All this is the exertion of will, which I consider to be mechanical, a process of the intellect. Can you know yourself through these means through these mechanical means? All effort, mechanical or of the will, is habit-forming. Through the forming of habit you may be able to create a certain state, achieve a certain ideal which you may consider to be yourself, but as it is the result of an intellectual effort or the effort of the will, it is wholly mechanical and hence not true. Can this process yield the comprehension of yourself, of what you are?
Then there is the other state, which is spontaneous. You can know yourself only when you are unaware, when you are not calculating, not protecting, not constantly watching to guide, to transform, to subdue, to control; when you see yourself unexpectedly, that is, when the mind has no preconceptions with regard to itself, when the mind is open, unprepared to meet the unknown.
If your mind is prepared, surely you cannot know the unknown, for you are the unknown. If you say to yourself, "I am God", or "I am nothing but a mass of social influences or a bundle of qualities" if you have any preconception of yourself, you cannot comprehend the unknown, that which is spontaneous.
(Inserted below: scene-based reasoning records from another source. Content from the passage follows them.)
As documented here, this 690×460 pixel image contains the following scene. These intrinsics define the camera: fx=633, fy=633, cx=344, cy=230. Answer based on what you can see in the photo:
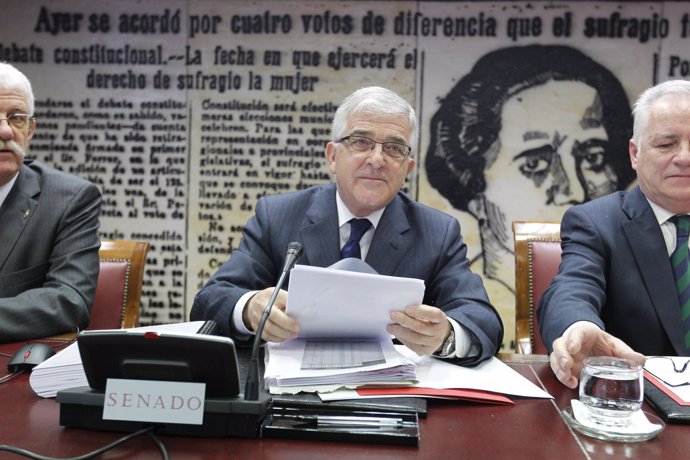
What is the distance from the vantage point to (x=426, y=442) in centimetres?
105

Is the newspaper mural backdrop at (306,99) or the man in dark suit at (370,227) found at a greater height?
the newspaper mural backdrop at (306,99)

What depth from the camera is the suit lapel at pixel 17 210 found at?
2.09 m

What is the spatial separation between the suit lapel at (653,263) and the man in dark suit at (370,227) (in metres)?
0.49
So spontaneity can come only when the intellect is unguarded, when it is not protecting itself, when it is no longer afraid for itself; and this can happen only from within. That is, the spontaneous must be the new, the unknown, the incalculable, the creative, that which must be expressed, loved, in which the will as the process of intellect, controlling, directing, has no part. Observe your own emotional states and you will see that the moments of great joy, great ecstasy, are unpremeditated; they happen, mysteriously, darkly, unknowingly. When they are gone, the mind desires to recreate those moments, to recapture them, and so you say to yourself: "If I can follow certain laws, form certain habits, act in this way but not in that, then I shall have those moments of ecstasy again".